![Dishub Sumut Siapkan Mudik Lebaran 2025: Pastikan Jalur Aman, Cek Kendaraan, dan Mudik Gratis Tiga Moda](https://suaramuda.net/wp-content/uploads/2025/02/IMG_20250219_070225.jpg)
Kendal, SUARAMUDA –
Rabithah Ma’ahid Islamiyah (RMI) Pengurus Wilayah Nahdlatul Ulama (PWNU) Jawa Tengah menggelar acara Naharul Ijtima di Pondok Pesantren Darul Amanah, Ngadiwarno, Sukorejo, Kendal, pada Sabtu (25/1/2025). Acara ini menjadi ajang diskusi dan konsolidasi bagi pengurus pesantren se-Jawa Tengah, dengan menghadirkan tokoh-tokoh besar NU sebagai narasumber.
Salah satu agenda utama kegiatan adalah Halaqoh Pengurus Pesantren yang diisi oleh dua narasumber terkemuka, yakni Mustasyar PWNU Jateng KH Sholahuddin Humaidullah dan A’wan Syuriyah PBNU KH Taj Yasin Maimoen.
Dalam paparannya, KH Sholahuddin Humaidullah, yang akrab disapa Gus Sholah, menekankan pentingnya peran wali santri dalam memahami kultur pesantren.
“Wali santri harus memahami kebiasaan di pesantren dan mengetahui tujuan memondokkan anaknya. Peran mereka sangat penting dalam mendukung proses pendidikan anak di pesantren,” ujar Gus Sholah, pengasuh Pesantren APIK Kaliwungu.
Ia juga menjelaskan bahwa sistem pengelolaan pesantren, termasuk penunjukan lurah pondok, merupakan wujud delegasi tugas dari kiai untuk memastikan pengelolaan berjalan efektif.
“Lurah pondok memiliki otoritas karena dipasrahi oleh kiai.

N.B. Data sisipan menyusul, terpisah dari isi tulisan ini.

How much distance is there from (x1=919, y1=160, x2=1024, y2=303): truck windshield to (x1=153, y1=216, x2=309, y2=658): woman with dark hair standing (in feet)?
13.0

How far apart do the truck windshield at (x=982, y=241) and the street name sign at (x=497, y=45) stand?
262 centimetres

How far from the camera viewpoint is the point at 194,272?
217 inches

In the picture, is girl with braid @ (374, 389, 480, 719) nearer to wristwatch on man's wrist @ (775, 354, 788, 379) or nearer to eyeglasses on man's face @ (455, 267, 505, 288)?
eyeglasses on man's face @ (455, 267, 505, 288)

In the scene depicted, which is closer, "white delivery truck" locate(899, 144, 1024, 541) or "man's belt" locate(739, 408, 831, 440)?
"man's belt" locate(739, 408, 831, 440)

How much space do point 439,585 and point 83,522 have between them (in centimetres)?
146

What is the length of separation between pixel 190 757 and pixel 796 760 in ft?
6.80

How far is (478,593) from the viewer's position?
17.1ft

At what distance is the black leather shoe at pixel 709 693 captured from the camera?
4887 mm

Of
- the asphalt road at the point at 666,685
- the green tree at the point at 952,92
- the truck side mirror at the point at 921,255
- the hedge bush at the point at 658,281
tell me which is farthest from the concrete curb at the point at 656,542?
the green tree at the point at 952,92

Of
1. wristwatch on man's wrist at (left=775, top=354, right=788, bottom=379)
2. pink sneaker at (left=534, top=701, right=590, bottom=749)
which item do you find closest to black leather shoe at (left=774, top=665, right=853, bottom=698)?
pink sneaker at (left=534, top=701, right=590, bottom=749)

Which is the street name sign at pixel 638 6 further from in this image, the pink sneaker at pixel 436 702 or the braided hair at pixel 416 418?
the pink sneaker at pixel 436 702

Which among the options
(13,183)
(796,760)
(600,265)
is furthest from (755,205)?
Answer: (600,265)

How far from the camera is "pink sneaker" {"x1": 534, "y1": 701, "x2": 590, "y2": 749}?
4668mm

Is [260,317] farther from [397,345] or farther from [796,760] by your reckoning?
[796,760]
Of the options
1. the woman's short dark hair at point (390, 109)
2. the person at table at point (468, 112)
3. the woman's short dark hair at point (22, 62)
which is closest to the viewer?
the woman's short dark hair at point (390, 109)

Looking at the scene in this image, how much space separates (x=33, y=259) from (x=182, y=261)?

Proses belajar di pesantren itu bertahap. Sedikit demi sedikit, ilmu akan bertambah melalui interaksi di lingkungan pesantren,” tegasnya.
Sementara itu, KH Taj Yasin Maimoen, atau yang akrab disapa Gus Yasin, menyoroti sistem pendidikan di pesantren yang terus bereksperimen demi menciptakan formula terbaik.
“Di pesantren, kami mencoba berbagai pendekatan, mulai dari penggabungan Al-Qur’an, kitab, hingga pendidikan umum. Namun, hasilnya tidak selalu sesuai ekspektasi,” ungkap Wakil Gubernur Jawa Tengah terpilih ini.
Gus Yasin juga mengingatkan bahwa pesantren modern perlu membangun sistem manajemen yang kuat dan memiliki pengasuh yang mampu memberikan teladan.
“Pesantren yang baru sering kali mengalami degradasi. Untuk itu, dibutuhkan pengasuh yang bisa menjadi contoh dan sistem yang mendukung pembentukan karakter santri,” tambahnya.
Salah satu isu utama yang dibahas adalah upaya mengatasi bullying, yang di pesantren sering disebut gojlokkan. Menurut Gus Yasin, meskipun istilahnya berbeda, dampaknya sama, yaitu memengaruhi mental santri.
“Pesantren harus menjadi garda terdepan dalam melawan bullying. Kami berharap setiap pesantren memiliki modul khusus untuk menangani permasalahan ini, termasuk pendampingan dari psikolog dan ahli lainnya,” ujarnya.
Gus Yasin juga berkomitmen untuk menciptakan modul manajemen anti-bullying yang akan diterapkan di pesantren-pesantren.
Acara Naharul Ijtima ini dihadiri sejumlah tokoh penting, seperti Rais Syuriyah PWNU Jateng KH Ubaidullah Shodaqoh, Ketua Tanfidziyah PWNU Jateng KH Abdul Ghaffar Rozin, Wakil Ketua PWNU Jateng KH Nur Machin Chudlori, dan pengasuh Pondok Pesantren Darul Amanah KH Mas’ud Abdul Qadir.
Selain itu, kegiatan ini juga melibatkan para pengurus RMI NU se-Jawa Tengah, perwakilan Kementerian Agama, pemerintah provinsi Jawa Tengah, dan pemerintah daerah Kabupaten Kendal.
Acara ini diharapkan menjadi momentum penting dalam memperkuat manajemen pesantren, membangun sistem pendidikan yang lebih baik, serta menciptakan lingkungan pesantren yang ramah dan kondusif bagi para santri.